Operating revenues touched QR 1.1 billion, down 21% compared to QR 1.4 bn in the same period in 2016. EPS was QR 2.35 for H1, 2017, compared to QR 4.86 for the same period in 2016.
“We are in the midst of an unusually prolonged global downturn across most marine sectors. However, we remain financially strong and will continue to invest prudently for the long term,” said Milaha chairman Sheikh Ali bin Jassim Al Thani.
Milaha president and CEO Abdulrahman Essa Al Mannai stated: “We are actively taking steps to mitigate the impact of the current downturn, from both a cost as well as revenue perspective. In this regard, we see a number of short- and medium-term opportunities to position ourselves more strongly when markets improve.”
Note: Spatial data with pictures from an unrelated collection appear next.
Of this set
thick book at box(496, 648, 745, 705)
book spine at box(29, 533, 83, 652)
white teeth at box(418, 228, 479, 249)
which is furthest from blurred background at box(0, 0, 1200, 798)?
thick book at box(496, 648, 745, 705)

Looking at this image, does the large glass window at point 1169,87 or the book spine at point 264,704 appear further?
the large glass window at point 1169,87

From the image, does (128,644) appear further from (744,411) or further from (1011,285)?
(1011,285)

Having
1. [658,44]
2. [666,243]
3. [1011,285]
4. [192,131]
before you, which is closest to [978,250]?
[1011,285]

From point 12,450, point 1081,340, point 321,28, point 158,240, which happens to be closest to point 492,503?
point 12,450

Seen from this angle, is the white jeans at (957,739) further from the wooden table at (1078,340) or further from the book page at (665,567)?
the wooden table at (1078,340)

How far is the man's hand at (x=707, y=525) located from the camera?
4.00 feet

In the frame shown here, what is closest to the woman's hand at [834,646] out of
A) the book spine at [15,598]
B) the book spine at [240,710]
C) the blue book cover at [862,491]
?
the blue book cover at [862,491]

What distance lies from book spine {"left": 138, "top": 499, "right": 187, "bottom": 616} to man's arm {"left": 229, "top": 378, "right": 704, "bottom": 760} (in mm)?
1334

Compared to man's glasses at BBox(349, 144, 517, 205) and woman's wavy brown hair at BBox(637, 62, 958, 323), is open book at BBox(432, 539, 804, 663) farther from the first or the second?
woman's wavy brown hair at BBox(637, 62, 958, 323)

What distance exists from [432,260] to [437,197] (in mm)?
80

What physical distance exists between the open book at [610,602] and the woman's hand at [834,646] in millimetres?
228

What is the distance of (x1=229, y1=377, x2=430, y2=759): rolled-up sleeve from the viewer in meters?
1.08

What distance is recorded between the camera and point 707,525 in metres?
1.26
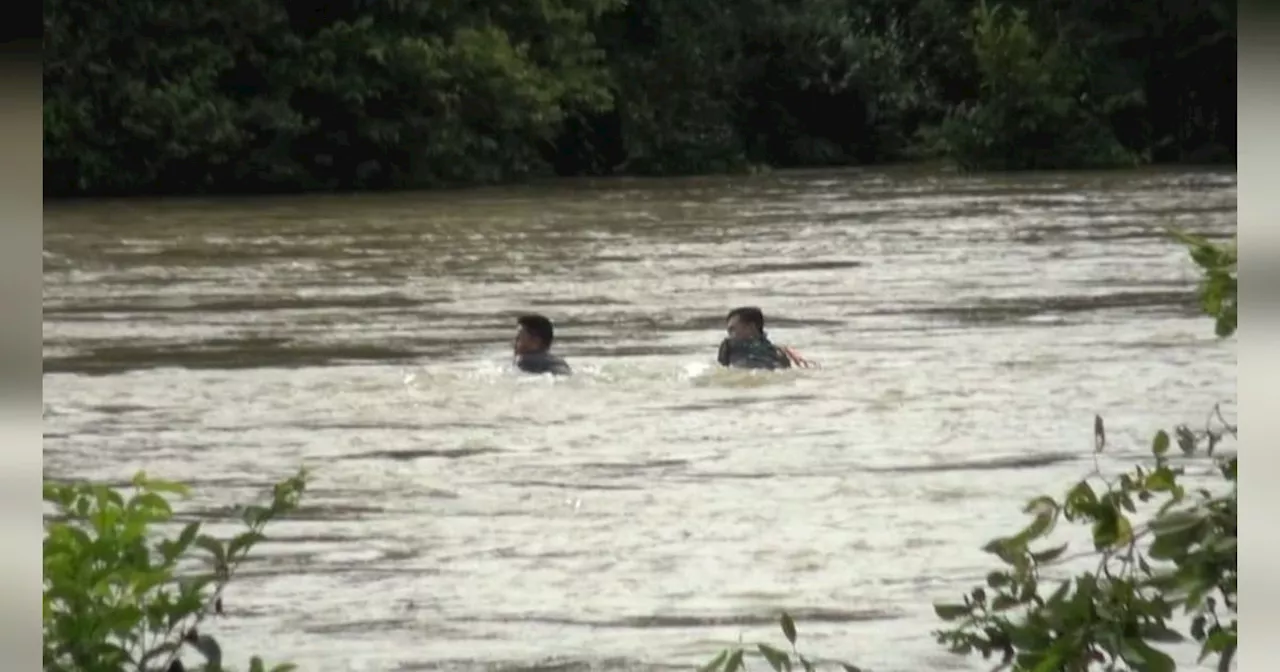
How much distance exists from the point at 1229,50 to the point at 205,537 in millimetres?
1766

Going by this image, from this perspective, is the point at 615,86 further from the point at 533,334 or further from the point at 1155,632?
the point at 1155,632

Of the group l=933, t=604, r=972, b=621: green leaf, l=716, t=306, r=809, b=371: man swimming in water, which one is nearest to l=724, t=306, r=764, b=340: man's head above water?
l=716, t=306, r=809, b=371: man swimming in water

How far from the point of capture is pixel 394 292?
541 cm

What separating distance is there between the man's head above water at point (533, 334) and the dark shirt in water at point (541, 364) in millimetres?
52

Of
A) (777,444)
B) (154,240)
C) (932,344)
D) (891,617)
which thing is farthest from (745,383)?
(154,240)

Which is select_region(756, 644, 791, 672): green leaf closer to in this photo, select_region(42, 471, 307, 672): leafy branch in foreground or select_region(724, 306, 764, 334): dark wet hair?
select_region(42, 471, 307, 672): leafy branch in foreground

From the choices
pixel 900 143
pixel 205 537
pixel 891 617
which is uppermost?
pixel 900 143

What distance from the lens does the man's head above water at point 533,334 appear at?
467cm

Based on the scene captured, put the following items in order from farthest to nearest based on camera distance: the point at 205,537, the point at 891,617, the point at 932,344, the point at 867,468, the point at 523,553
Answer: the point at 932,344, the point at 867,468, the point at 523,553, the point at 891,617, the point at 205,537

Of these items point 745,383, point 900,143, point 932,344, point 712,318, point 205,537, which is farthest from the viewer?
point 712,318

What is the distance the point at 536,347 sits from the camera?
4672 millimetres

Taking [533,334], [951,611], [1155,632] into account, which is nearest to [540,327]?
[533,334]

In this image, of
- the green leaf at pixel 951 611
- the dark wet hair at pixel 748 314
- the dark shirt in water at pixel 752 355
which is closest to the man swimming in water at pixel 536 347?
the dark shirt in water at pixel 752 355
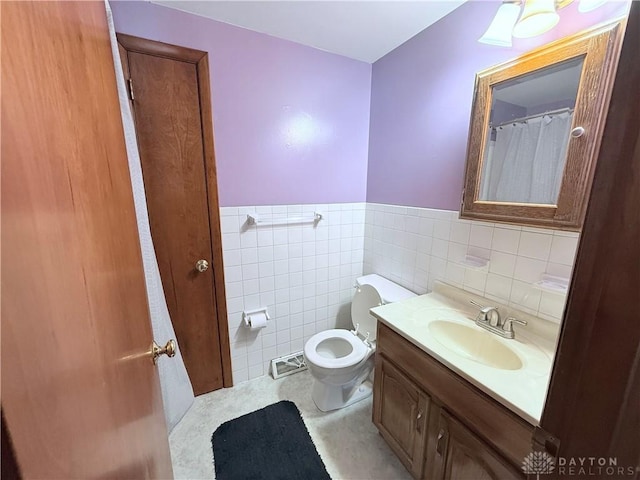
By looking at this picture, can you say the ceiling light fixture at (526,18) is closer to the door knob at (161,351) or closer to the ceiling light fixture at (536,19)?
the ceiling light fixture at (536,19)

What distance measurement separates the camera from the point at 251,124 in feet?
5.24

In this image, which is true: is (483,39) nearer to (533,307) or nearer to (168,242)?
(533,307)

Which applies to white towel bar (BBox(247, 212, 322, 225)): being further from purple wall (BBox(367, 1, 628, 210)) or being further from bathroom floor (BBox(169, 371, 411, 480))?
bathroom floor (BBox(169, 371, 411, 480))

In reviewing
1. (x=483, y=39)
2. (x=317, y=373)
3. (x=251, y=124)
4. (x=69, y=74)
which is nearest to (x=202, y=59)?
(x=251, y=124)

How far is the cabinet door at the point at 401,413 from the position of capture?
1135 millimetres

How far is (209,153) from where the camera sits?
1.51 m

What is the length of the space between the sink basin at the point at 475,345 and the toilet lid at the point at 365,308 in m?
0.48

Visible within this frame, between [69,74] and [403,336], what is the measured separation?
1.29 m

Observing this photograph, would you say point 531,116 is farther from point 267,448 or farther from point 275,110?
point 267,448

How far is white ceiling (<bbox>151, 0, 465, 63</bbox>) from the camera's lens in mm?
1293

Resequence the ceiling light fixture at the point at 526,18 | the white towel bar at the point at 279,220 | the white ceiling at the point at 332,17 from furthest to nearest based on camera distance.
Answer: the white towel bar at the point at 279,220 → the white ceiling at the point at 332,17 → the ceiling light fixture at the point at 526,18

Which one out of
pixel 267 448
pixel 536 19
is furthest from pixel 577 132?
pixel 267 448

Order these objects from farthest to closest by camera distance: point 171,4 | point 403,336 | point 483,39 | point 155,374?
1. point 171,4
2. point 403,336
3. point 483,39
4. point 155,374

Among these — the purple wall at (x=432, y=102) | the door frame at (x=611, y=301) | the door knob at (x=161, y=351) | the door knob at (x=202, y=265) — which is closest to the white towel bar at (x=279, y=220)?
the door knob at (x=202, y=265)
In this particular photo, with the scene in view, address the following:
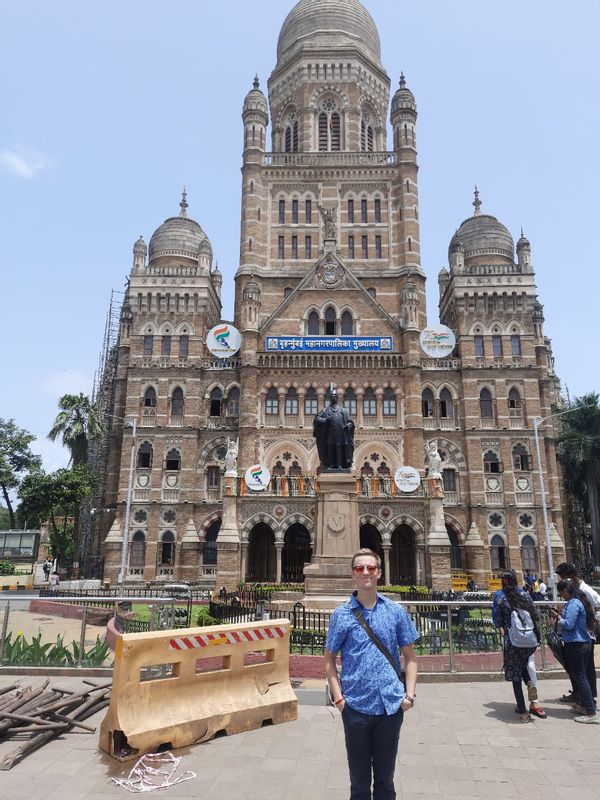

Milaha Maritime & Logistics’ net profits fell by QR 46 mn, mainly due to continued pricing pressure in container shipping and lower profits from its ports business. Milaha Gas & Petrochem’s net profit declined by QR 96 mn driven by depressed rates and vessel oversupply that impacted most of the tanker and gas carrier sectors the company operates in, in addition to lower profits from its joint venture operations.
Milaha Offshore’s net profits fell by QR 30 mn (excluding one-time impairments of QR 45 mn), driven mainly by global vessel oversupply which in turn has continued to depress charter rates and utilisation.
Milaha Trading’s net profits declined by QR 1mn due to lower sales volumes of marine fuels and lubricants. Milaha Capital’s net profits declined by QR 68 mn due to lower held for trading investment returns and an available for sale investment impairment from the first quarter of 2017.